▸ **Objective**
Extract each line of the data and write it out again exactly.

* BEGIN *

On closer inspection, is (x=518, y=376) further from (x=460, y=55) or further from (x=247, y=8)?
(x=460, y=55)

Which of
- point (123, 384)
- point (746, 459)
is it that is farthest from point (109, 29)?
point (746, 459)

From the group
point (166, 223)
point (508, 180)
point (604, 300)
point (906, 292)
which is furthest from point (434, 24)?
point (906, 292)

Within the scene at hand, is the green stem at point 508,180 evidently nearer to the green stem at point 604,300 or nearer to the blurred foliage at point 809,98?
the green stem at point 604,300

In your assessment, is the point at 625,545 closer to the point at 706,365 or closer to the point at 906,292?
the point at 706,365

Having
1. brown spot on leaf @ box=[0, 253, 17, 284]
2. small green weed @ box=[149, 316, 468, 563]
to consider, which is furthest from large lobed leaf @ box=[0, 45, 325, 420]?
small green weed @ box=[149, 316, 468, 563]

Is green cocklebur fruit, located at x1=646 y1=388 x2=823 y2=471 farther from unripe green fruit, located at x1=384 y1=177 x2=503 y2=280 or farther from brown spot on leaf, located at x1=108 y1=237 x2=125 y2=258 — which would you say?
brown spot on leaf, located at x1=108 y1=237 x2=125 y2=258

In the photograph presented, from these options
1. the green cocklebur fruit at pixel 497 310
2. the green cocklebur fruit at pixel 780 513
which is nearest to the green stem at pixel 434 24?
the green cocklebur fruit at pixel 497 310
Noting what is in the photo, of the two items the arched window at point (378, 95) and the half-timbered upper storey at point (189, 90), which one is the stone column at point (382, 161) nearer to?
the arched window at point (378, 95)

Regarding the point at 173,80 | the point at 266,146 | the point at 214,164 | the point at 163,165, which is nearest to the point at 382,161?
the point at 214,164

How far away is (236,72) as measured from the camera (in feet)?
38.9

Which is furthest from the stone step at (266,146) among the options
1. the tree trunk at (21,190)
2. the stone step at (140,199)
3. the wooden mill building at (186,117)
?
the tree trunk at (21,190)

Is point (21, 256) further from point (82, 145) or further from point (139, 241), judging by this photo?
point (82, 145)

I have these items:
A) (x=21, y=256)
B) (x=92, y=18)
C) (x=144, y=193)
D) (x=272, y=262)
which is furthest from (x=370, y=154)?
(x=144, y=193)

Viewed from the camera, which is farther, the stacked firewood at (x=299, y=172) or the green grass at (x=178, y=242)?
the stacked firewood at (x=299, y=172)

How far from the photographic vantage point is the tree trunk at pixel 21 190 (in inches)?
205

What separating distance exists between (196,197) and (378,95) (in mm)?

* END *

▸ **Written response**
On closer inspection, is (x=518, y=376) further from (x=460, y=55) or further from (x=247, y=8)?
(x=460, y=55)

Which of
- point (123, 384)
- point (746, 459)
is it that is farthest from point (109, 29)?
point (746, 459)

From the group
point (166, 223)
point (508, 180)
point (604, 300)
point (906, 292)
which is furthest from point (434, 24)?
point (906, 292)

Within the scene at hand, is the green stem at point 508,180 evidently nearer to the green stem at point 604,300 or nearer to the blurred foliage at point 809,98?
the green stem at point 604,300

In your assessment, is the point at 625,545 closer to the point at 706,365 or closer to the point at 906,292?
the point at 706,365

Having
1. brown spot on leaf @ box=[0, 253, 17, 284]
2. small green weed @ box=[149, 316, 468, 563]
to consider, which is furthest from large lobed leaf @ box=[0, 45, 325, 420]?
small green weed @ box=[149, 316, 468, 563]

Is green cocklebur fruit, located at x1=646 y1=388 x2=823 y2=471 farther from unripe green fruit, located at x1=384 y1=177 x2=503 y2=280 or farther from brown spot on leaf, located at x1=108 y1=237 x2=125 y2=258 — which would you say?
brown spot on leaf, located at x1=108 y1=237 x2=125 y2=258

In the photograph presented, from these options
1. the green cocklebur fruit at pixel 497 310
2. the green cocklebur fruit at pixel 780 513
which is nearest to the green stem at pixel 434 24?
the green cocklebur fruit at pixel 497 310
Noting what is in the photo, of the two items the arched window at point (378, 95) and the half-timbered upper storey at point (189, 90), which one is the stone column at point (382, 161) nearer to?
the arched window at point (378, 95)

Regarding the point at 173,80 | the point at 266,146 | the point at 214,164 | the point at 163,165, which is nearest to the point at 382,161?
the point at 214,164

How far away is (236,72) as measured from the camera (in feet)?
38.9

Which is furthest from the stone step at (266,146) among the options
1. the tree trunk at (21,190)
2. the stone step at (140,199)
3. the wooden mill building at (186,117)
?
the tree trunk at (21,190)

Is point (21, 256) further from point (82, 145) or further from point (139, 241), judging by this photo?
point (82, 145)

I have these items:
A) (x=21, y=256)
B) (x=92, y=18)
C) (x=144, y=193)
D) (x=272, y=262)
which is furthest from (x=370, y=154)?
(x=144, y=193)

Viewed from the camera, which is farther, the stacked firewood at (x=299, y=172) or the green grass at (x=178, y=242)?
the stacked firewood at (x=299, y=172)

How far from the photographic vantage point is the tree trunk at pixel 21 190 (in inches)?
205

What separating distance exists between (196,197) and (378,95) (in mm)?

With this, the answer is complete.